A late winter wind hit Kate in the face as they exited the High Assembly onto the cobble street, pushing away the pipe smoke from the halls and replacing it with the crisp scent of stone and almost spring. Kate tucked her hair under her wool cloak and pulled the hood over her head. The hood muffled the surrounding noise, which left her unbalanced, but it was better than frozen ears. Carriages rumbled by and horses neighed on her right side, dark blurs against a paler blurred background, while more colorful blurs of people moved aside for the passing of the king and ruler-judge. They could take a carriage but Kate enjoyed these daily walks with her father.
“Sometimes,” she said, “I wish we could make things change faster. If a change is right, then why do we have to wait for a majority of people—in this case men—to realize it is right before change happens?”
“Once this kingdom could,” Halavant said dryly. “But Yosyph made it so I had to argue every change I wanted, instead of just ordering it as king.”
“It was vital,” said Yosyph. “No one should have absolute power. Not even a king.”

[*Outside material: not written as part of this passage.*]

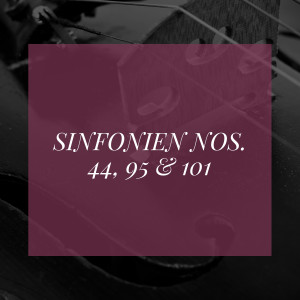 Sinfonien Nos. 44, 95 & 101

“True, but still oftimes uncomfortable.”
Kate stumbled on an uneven piece of cobble and caught herself against her father’s chair, his chair also stopped by the rough spot in the path. “Can’t there be something in between absolute power and this lengthy process of arguments? What if—” Kate stiffened. Along with the usual street scents of horse, manure, and human sweat, came a whiff of smoke and rotten egg. “Something smells wrong, like—”
Yosyph yanked her hand, pulling her in front of his chair. “Get down!”
She stumbled to her knees as her father launched himself from the wheelchair, landing on top of her and sending her face first into the cobble. He spread himself over her head and body and a second body landed on top of them, this one much broader than her father. Only her lower legs remained uncrushed.
Kate struggled to take in a breath under the weight, the stone biting into her cheek. What is Papa doing? Why—
A boom shook the ground. The rotten egg smell enveloped her along with heat. Pain peppered her exposed lower legs. Then it was over. Part of the weight rolled off her, then Yosyph pushed off of her and lay by her side. His face inches from hers was creased into lines of fear and pain. The air between filled with smoke. His lips moved but she couldn’t hear his words over the ringing in her ears.
“Papa!” Kate’s voice vibrated in her throat, but she couldn’t hear it either. Panic stronger than the fear during the explosion enveloped her. She couldn’t be deaf as well as mostly blind.